Analyzing the U.S. Economy Post-Pandemic

Chief Economist Eugenio Alemán and Economist Giampiero Fuentes note that while they expect economic growth to slow, they do not foresee a recession in 2024.

To read the full article, see the Investment Strategy Quarterly publication linked below.

We are normally reluctant to use trendy phrases to explain either our good and/or bad calls regarding the U.S. economy. However, saying that ‘this time is different’ is more than fitting today to understand what has happened to the U.S. economy since the recovery from the COVID-19 pandemic. U.S. economic growth surprised friends and foes during 2023 as both the post-pandemic normalization process continued and the Federal Reserve’s (Fed) attempt to bring down the surge in inflation contributed to the asynchronous performance of the U.S. economy.

During a typical economic cycle, as the economy hits the peak of the cycle, the Fed increases interest rates to slow economic activity to avoid inflation becoming a problem down the road. That is, at the peak of the cycle, resources are fully utilized and thus any further pressure on the utilization of these resources typically puts upward pressure on the price of these resources. However, this is not what happened at the end of the pandemic. The truth is that prices started to increase for several reasons, but none related to the actual workings of a typical economic cycle.

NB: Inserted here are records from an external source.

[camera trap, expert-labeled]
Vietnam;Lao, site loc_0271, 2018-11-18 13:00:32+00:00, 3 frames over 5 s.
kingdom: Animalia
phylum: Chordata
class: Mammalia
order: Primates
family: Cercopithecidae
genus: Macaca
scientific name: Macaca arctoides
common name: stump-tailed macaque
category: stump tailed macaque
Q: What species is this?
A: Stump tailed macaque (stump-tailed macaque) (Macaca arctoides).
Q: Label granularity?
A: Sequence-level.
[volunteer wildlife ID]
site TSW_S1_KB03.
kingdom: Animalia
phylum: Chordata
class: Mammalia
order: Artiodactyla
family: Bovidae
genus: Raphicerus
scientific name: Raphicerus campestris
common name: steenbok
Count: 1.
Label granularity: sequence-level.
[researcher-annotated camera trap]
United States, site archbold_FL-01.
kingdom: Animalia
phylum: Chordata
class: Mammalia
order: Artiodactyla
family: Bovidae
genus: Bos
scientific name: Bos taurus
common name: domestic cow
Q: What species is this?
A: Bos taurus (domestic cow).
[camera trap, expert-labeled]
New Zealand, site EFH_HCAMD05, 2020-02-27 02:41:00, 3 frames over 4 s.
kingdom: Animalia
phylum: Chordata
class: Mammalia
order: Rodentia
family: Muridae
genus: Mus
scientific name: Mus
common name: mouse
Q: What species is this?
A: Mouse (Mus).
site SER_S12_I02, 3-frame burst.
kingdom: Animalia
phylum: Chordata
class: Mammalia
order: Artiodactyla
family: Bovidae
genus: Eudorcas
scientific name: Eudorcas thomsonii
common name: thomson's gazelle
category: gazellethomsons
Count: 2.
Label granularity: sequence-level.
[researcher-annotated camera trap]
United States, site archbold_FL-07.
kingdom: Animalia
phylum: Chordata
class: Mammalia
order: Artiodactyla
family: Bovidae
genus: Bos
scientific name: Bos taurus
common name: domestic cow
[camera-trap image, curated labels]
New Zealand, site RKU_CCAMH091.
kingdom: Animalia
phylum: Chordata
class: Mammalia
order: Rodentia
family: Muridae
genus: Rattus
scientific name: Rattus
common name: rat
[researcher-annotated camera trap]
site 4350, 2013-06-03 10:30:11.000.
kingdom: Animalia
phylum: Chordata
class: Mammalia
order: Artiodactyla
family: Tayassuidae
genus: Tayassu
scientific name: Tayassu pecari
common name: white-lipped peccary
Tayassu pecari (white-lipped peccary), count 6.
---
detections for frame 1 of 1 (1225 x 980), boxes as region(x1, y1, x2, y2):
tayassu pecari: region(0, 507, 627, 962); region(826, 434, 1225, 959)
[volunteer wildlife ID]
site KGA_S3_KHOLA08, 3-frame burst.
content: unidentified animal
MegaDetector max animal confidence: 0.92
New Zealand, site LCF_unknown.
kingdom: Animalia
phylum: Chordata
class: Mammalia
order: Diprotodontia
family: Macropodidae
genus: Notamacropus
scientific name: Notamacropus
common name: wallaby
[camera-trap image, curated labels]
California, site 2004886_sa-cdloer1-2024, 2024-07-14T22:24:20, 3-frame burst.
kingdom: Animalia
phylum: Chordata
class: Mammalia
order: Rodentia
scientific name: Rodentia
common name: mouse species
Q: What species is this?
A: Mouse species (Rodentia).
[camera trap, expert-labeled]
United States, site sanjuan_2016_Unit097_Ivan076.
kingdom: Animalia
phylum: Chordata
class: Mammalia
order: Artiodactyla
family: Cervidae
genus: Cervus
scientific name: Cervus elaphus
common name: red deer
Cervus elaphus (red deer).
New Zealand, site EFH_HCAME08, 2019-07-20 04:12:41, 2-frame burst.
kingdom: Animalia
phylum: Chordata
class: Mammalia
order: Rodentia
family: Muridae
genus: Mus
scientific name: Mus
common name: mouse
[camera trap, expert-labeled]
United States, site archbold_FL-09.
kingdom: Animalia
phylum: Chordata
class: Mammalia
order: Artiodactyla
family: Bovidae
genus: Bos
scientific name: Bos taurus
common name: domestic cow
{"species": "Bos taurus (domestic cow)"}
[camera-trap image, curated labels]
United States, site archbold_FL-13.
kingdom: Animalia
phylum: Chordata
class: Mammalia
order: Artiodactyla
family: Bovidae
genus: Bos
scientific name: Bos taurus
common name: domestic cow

Navigating the perfect storm

First, the total collapse of global production during the pandemic reduced the supply of goods while at the same time supply chain issues made the remaining goods very scarce and the acquisition of them extremely expensive. This meant that the increase in the price of the goods was not due to high economic growth but more to the inability to acquire goods cheaply and in a timely fashion. Second, the decline in the labor force participation rate due to the fear of contagion plus all the extra help given by the federal government meant that firms needed to entice workers to return to the labor force through increases in salaries/wages, especially in the service sector of the economy. This also contributed to a further increase in the cost of production and thus in the price of goods and services.